EXERCISE GOAL => Transcribe the records verbatim, starting at the line that contains "Is point 202,112" and ending at the last line of the records, with both ends included.

--- Begin ENTRIES ---

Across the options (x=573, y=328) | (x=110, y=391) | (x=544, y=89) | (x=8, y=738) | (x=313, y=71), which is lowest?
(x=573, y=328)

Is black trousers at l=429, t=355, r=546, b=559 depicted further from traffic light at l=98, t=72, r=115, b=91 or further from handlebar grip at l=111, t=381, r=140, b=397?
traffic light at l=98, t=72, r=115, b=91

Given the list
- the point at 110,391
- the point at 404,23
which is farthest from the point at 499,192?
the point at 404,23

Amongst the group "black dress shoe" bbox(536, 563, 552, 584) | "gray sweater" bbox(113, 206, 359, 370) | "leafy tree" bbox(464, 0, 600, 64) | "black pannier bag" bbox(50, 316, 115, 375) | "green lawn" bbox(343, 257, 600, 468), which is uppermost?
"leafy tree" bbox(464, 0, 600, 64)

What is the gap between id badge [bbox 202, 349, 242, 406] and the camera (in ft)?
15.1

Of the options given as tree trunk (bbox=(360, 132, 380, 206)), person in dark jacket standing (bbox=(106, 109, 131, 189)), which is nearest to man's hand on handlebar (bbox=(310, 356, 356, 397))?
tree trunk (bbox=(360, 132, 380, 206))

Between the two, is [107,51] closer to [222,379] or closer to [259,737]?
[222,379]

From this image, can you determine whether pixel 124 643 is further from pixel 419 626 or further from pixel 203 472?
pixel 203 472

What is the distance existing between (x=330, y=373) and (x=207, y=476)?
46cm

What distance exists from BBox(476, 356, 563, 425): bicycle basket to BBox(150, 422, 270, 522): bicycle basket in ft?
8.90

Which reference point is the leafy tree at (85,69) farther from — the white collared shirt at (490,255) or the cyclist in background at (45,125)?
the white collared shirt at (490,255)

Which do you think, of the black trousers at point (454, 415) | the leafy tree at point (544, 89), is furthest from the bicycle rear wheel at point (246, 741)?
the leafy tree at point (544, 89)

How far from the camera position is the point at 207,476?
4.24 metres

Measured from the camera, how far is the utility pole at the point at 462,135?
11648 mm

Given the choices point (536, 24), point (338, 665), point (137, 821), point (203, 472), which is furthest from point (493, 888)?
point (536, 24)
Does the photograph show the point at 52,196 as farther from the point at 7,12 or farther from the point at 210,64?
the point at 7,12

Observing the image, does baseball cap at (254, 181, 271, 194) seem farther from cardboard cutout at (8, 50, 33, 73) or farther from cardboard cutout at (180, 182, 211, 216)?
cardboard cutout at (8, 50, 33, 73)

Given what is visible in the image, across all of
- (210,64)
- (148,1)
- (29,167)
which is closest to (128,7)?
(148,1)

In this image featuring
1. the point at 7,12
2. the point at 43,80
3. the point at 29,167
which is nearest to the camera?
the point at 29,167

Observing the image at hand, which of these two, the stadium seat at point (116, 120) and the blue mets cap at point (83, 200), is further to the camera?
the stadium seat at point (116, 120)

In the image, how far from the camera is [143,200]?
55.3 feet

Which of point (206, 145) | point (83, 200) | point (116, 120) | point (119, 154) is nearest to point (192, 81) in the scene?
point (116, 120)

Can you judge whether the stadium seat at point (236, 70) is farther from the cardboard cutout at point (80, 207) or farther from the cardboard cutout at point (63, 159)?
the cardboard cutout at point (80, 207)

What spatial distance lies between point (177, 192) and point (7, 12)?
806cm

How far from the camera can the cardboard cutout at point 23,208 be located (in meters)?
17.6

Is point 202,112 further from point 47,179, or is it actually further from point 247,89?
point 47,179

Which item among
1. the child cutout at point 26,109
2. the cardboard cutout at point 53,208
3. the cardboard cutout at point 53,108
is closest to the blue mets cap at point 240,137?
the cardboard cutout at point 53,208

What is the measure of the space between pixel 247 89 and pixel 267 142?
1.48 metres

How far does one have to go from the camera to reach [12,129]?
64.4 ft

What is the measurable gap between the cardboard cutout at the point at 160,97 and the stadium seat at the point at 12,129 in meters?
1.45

--- End ENTRIES ---

RESPONSE TO THE TASK =>
Is point 202,112 further from point 47,179, or is it actually further from point 247,89?
point 47,179

Which item among
1. the child cutout at point 26,109
2. the cardboard cutout at point 53,208
3. the cardboard cutout at point 53,108
is closest to the blue mets cap at point 240,137?
the cardboard cutout at point 53,208

What is the measure of the space between pixel 247 89 and pixel 267 142?
1.48 metres

How far does one have to go from the camera to reach [12,129]?
64.4 ft

What is the measurable gap between the cardboard cutout at the point at 160,97 and the stadium seat at the point at 12,129 in meters?
1.45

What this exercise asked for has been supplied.